Kazuma fights mostly with a very limited range of martial arts moves. In the game he has the reputation of being a champion the "Dojima Dragon" but his mechanics are worse that the lame fight engine in Urban Reign. It just doesn't work with the story to have such a badly done fighter playing as this legendary Yakuza. The game has been compared to Grand Theft Auto, but it is nothing like it. Kazuma doesn't have weapons, he can pick up items from the environment including swords as well as sign posts, grave stones, lanterns and lead pipes. But he doesn't keep an arsenal and rarely has access to any guns. Travel is strictly on foot.

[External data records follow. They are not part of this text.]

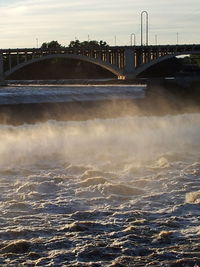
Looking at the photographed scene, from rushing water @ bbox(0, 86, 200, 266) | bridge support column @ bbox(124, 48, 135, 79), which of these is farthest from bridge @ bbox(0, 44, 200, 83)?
rushing water @ bbox(0, 86, 200, 266)

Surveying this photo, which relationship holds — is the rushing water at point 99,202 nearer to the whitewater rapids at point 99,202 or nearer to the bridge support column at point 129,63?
the whitewater rapids at point 99,202

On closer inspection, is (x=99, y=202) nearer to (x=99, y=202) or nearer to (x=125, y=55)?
(x=99, y=202)

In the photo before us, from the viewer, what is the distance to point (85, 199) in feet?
38.8

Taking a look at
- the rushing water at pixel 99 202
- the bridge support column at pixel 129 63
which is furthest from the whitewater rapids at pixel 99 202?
the bridge support column at pixel 129 63

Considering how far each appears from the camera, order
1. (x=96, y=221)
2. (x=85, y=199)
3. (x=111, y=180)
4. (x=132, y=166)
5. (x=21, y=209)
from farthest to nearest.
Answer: (x=132, y=166), (x=111, y=180), (x=85, y=199), (x=21, y=209), (x=96, y=221)

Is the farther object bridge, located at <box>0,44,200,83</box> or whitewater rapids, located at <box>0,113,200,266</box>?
bridge, located at <box>0,44,200,83</box>

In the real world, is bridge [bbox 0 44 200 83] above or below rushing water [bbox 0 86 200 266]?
above

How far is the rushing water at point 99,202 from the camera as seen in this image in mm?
8680

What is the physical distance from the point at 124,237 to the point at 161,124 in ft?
61.3

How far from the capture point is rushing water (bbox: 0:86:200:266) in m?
8.68

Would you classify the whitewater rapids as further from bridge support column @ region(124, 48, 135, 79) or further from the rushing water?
bridge support column @ region(124, 48, 135, 79)

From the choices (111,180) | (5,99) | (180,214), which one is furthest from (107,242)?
(5,99)

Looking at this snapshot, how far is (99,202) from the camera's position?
1165 centimetres

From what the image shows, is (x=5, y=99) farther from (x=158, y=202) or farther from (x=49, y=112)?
(x=158, y=202)
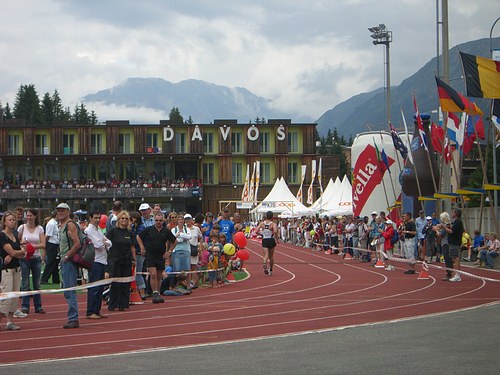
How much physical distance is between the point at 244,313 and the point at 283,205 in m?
44.2

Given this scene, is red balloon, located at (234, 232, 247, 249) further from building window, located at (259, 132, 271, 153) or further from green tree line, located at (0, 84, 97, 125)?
green tree line, located at (0, 84, 97, 125)

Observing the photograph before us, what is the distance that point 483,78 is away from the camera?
2525cm

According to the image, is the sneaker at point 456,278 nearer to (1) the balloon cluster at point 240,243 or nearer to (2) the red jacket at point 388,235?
(1) the balloon cluster at point 240,243

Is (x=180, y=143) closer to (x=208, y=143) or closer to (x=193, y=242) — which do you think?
(x=208, y=143)

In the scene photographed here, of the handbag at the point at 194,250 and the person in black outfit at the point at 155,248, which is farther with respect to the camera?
the handbag at the point at 194,250

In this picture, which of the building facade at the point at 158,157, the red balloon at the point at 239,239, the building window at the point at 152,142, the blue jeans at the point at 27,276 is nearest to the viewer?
the blue jeans at the point at 27,276

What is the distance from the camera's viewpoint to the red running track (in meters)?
12.3

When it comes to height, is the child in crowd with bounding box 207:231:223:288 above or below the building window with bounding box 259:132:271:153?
below

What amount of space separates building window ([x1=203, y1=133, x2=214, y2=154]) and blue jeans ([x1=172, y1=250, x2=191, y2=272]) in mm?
82399

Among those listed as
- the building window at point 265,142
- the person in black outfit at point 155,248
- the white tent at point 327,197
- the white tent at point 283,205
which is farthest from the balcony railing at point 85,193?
the person in black outfit at point 155,248

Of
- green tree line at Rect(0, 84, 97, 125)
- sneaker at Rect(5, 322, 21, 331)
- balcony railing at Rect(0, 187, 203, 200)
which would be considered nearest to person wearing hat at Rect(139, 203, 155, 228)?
sneaker at Rect(5, 322, 21, 331)

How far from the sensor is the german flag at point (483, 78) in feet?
82.4

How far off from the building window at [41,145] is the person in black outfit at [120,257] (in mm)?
87062

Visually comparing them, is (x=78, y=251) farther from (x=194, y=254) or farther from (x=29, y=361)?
(x=194, y=254)
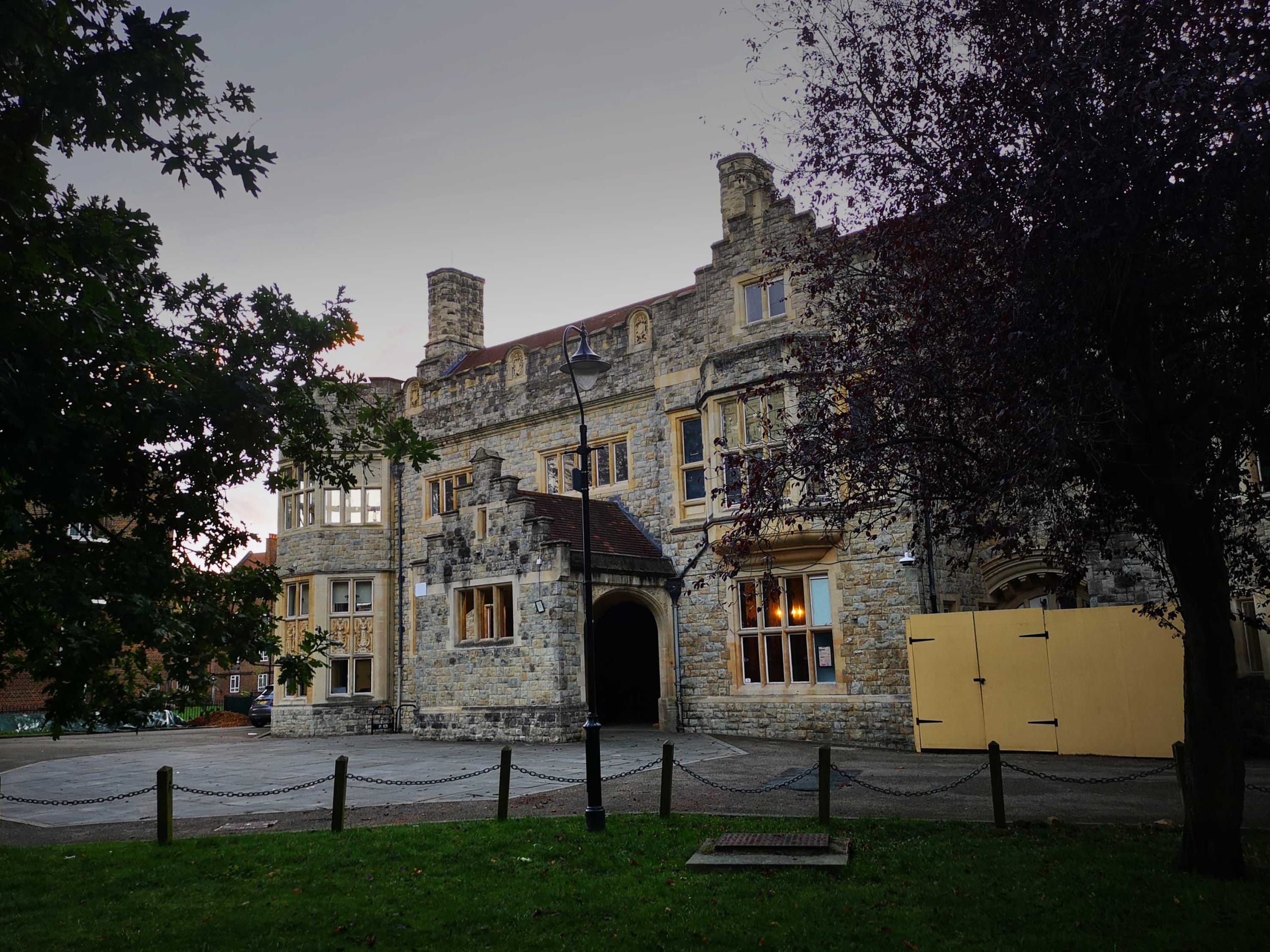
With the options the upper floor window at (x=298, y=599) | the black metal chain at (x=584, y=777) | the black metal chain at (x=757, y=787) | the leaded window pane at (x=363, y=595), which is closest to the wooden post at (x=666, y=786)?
the black metal chain at (x=757, y=787)

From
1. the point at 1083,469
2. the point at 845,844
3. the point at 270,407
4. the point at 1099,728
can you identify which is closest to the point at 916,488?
the point at 1083,469

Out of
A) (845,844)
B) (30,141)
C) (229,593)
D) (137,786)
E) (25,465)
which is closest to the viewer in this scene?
(25,465)

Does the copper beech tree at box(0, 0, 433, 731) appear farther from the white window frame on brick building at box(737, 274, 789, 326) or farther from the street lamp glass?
the white window frame on brick building at box(737, 274, 789, 326)

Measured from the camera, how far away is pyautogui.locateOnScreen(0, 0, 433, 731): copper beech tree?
16.6 ft

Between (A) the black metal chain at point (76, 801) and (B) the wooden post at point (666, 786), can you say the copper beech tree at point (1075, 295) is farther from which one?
(A) the black metal chain at point (76, 801)

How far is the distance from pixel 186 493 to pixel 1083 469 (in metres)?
6.47

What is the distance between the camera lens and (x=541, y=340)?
27500 millimetres

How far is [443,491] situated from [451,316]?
18.4ft

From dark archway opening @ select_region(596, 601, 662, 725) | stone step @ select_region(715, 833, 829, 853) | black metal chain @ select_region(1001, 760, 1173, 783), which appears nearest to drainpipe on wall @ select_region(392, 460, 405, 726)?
dark archway opening @ select_region(596, 601, 662, 725)

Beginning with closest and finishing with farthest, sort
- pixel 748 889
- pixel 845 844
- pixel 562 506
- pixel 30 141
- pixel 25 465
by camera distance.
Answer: pixel 25 465, pixel 30 141, pixel 748 889, pixel 845 844, pixel 562 506

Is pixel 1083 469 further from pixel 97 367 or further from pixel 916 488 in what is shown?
pixel 97 367

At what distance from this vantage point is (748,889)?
758cm

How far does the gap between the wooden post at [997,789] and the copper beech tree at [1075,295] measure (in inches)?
75.8

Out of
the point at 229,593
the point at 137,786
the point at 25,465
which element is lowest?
the point at 137,786
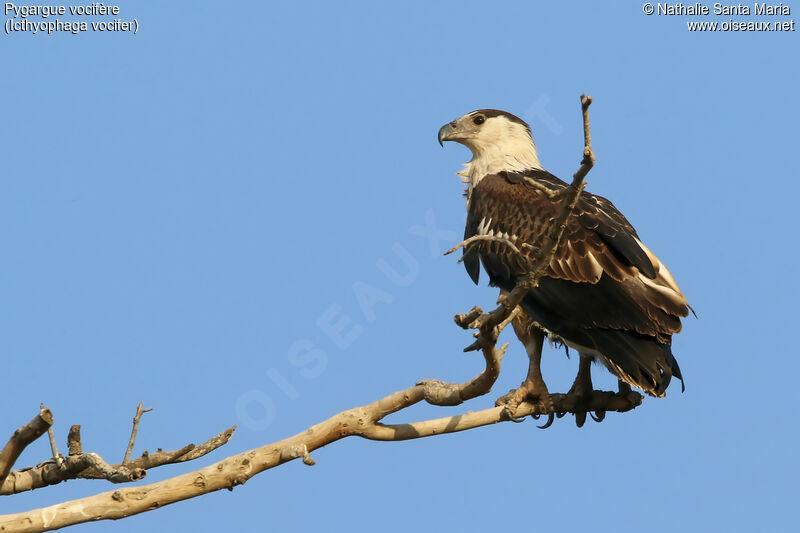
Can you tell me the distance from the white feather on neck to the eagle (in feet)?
1.39

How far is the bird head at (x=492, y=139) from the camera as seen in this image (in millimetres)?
8281

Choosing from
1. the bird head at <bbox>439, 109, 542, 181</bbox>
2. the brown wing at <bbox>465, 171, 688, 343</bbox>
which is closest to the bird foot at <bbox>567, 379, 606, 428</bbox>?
the brown wing at <bbox>465, 171, 688, 343</bbox>

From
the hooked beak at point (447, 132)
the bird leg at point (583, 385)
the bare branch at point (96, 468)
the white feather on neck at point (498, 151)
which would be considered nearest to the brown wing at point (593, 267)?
the bird leg at point (583, 385)

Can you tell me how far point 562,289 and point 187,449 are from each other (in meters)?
2.69

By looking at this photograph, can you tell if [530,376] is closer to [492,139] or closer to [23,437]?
[492,139]

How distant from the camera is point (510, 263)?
7.25m

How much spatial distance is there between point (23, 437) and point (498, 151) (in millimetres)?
4552

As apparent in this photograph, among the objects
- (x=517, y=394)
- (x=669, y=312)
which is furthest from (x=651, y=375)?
(x=517, y=394)

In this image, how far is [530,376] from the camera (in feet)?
23.8

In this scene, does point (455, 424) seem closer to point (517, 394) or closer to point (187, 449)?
point (517, 394)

There are many save points so that doesn't become an issue, even though the character has to walk or run every where. In the game one of the beginning levels is what many websites have called "the worst stealth sequence in all of gaming". I agreed for an afternoon and almost threw in the towel at that point. But then I realized what the cryptic clues in the game meant. You have to try to blend in at the infamous funeral. You go up to one group after another and chat with them, timing it so that the guards don't nab you. Believe it or not this insufferable level is solved by you actually waltzing right in through the front door.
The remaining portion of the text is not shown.